Your goal: Rewrite the data from the line containing "In the presented" through the end, changing "boy's mouth" to "boy's chin" and keeping everything else the same. Omit the pictures.

Questions about pictured scenes:

((

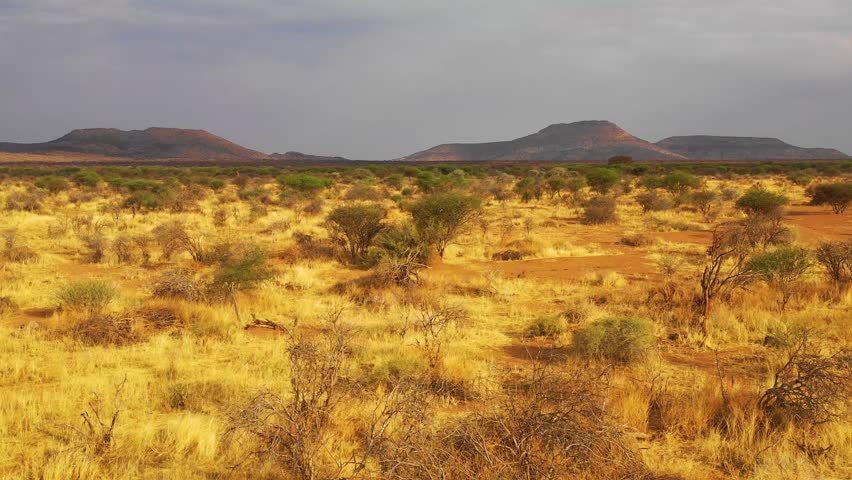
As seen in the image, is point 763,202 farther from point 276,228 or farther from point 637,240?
point 276,228

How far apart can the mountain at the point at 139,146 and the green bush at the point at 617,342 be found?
178 metres

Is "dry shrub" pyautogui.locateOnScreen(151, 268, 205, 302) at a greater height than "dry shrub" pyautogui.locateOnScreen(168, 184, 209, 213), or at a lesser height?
lesser

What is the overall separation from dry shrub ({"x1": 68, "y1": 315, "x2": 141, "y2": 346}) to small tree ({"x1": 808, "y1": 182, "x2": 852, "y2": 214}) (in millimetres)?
31388

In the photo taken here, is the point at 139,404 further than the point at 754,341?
No

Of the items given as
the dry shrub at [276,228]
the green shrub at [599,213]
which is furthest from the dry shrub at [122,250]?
the green shrub at [599,213]

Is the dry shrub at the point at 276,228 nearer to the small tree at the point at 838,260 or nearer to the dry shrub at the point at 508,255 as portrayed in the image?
the dry shrub at the point at 508,255

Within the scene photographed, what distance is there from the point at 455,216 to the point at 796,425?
1207cm

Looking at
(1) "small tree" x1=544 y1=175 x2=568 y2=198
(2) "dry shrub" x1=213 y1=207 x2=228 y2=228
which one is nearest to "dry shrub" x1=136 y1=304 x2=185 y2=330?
(2) "dry shrub" x1=213 y1=207 x2=228 y2=228

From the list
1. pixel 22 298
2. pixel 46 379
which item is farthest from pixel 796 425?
pixel 22 298

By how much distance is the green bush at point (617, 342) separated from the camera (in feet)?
24.5

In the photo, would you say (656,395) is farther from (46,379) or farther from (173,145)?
(173,145)

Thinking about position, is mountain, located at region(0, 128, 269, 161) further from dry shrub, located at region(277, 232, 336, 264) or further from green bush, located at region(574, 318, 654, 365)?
green bush, located at region(574, 318, 654, 365)

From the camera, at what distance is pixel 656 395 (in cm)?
594

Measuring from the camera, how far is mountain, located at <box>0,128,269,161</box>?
17050 cm
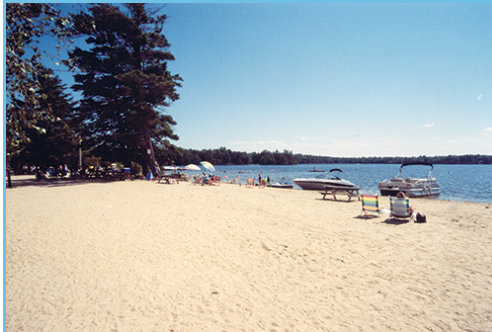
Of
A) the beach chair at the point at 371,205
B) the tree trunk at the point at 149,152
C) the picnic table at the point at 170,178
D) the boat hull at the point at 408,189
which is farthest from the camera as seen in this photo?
the tree trunk at the point at 149,152

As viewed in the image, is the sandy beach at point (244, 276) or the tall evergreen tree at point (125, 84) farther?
the tall evergreen tree at point (125, 84)

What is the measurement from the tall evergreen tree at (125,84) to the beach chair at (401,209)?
68.3 feet

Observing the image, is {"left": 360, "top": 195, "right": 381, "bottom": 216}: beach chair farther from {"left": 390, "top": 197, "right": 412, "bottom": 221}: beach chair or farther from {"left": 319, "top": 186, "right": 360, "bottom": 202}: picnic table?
{"left": 319, "top": 186, "right": 360, "bottom": 202}: picnic table

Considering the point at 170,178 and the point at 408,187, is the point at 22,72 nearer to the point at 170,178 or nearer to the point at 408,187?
the point at 170,178

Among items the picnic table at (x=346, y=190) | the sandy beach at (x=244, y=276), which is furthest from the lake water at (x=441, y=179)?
the sandy beach at (x=244, y=276)

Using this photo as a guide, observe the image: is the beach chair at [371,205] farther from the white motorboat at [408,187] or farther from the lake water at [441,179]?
the lake water at [441,179]

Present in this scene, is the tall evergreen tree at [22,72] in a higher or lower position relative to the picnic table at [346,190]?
higher

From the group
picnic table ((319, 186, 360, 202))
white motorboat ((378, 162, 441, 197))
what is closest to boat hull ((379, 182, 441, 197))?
white motorboat ((378, 162, 441, 197))

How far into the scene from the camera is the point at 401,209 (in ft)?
31.3

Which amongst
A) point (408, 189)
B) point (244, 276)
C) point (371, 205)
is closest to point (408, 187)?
point (408, 189)

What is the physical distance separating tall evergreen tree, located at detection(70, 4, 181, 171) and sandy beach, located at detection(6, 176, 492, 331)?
16504mm

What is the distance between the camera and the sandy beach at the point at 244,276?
3.53 m

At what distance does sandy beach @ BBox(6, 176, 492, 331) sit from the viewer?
3.53 m

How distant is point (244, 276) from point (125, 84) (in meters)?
23.5
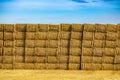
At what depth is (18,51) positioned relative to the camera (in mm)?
15086

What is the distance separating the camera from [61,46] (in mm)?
14992

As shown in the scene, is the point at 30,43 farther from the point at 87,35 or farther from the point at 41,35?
the point at 87,35

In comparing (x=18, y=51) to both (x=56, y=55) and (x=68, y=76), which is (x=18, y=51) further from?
(x=68, y=76)

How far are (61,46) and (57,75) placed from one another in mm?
1816

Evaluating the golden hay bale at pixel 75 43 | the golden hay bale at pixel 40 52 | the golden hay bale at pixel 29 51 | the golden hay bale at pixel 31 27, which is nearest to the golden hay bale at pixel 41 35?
the golden hay bale at pixel 31 27

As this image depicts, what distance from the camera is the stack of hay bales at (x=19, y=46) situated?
593 inches

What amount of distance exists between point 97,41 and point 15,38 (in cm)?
385

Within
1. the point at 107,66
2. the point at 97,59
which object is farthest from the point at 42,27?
the point at 107,66

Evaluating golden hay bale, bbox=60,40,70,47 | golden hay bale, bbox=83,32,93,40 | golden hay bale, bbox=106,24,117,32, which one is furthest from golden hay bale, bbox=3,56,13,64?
golden hay bale, bbox=106,24,117,32

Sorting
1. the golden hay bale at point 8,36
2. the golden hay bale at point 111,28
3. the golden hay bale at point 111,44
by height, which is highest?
the golden hay bale at point 111,28

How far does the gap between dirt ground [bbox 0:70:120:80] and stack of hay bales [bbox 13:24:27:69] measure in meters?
0.65

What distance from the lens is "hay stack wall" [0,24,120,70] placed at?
14.9m

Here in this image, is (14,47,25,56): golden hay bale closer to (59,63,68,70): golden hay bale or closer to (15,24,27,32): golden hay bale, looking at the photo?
(15,24,27,32): golden hay bale

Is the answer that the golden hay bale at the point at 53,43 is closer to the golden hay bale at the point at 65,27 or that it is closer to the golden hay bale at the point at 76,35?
the golden hay bale at the point at 65,27
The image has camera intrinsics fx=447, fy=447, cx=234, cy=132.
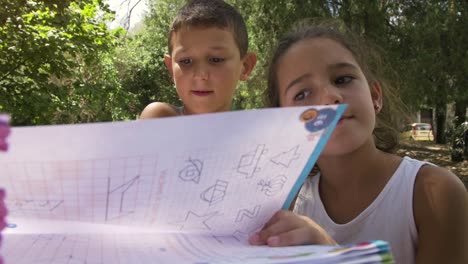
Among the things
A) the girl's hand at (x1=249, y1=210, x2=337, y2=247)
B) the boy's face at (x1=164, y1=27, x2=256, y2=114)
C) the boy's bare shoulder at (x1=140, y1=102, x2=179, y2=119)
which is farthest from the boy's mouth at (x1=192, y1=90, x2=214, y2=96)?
the girl's hand at (x1=249, y1=210, x2=337, y2=247)

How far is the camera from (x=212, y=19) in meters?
1.31

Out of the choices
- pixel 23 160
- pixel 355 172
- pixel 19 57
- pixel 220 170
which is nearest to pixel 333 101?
pixel 355 172

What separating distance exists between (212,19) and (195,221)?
95 cm

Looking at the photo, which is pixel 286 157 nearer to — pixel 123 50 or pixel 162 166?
pixel 162 166

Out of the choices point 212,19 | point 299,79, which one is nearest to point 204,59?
point 212,19

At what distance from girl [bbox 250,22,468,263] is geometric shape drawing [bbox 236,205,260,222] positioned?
0.55ft

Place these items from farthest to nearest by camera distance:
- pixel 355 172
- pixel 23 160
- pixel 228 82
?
pixel 228 82 → pixel 355 172 → pixel 23 160

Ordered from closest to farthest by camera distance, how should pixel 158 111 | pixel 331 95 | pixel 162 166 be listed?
pixel 162 166
pixel 331 95
pixel 158 111

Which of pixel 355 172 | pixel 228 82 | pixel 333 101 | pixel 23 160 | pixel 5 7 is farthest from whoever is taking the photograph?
pixel 5 7

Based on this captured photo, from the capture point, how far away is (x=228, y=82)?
1.24 meters

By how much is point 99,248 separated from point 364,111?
0.51 meters

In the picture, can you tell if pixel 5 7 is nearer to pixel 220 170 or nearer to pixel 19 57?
pixel 19 57

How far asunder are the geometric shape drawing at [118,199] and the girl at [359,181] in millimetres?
309

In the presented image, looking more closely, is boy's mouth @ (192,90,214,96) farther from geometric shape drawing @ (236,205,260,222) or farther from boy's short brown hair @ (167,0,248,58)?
geometric shape drawing @ (236,205,260,222)
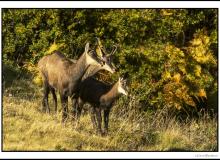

))

Solution for this task:
In the presented image, looking more closely, is boy's chin @ (192,90,214,96) farther from geometric shape drawing @ (236,205,260,222) or farther from boy's short brown hair @ (167,0,248,58)?
geometric shape drawing @ (236,205,260,222)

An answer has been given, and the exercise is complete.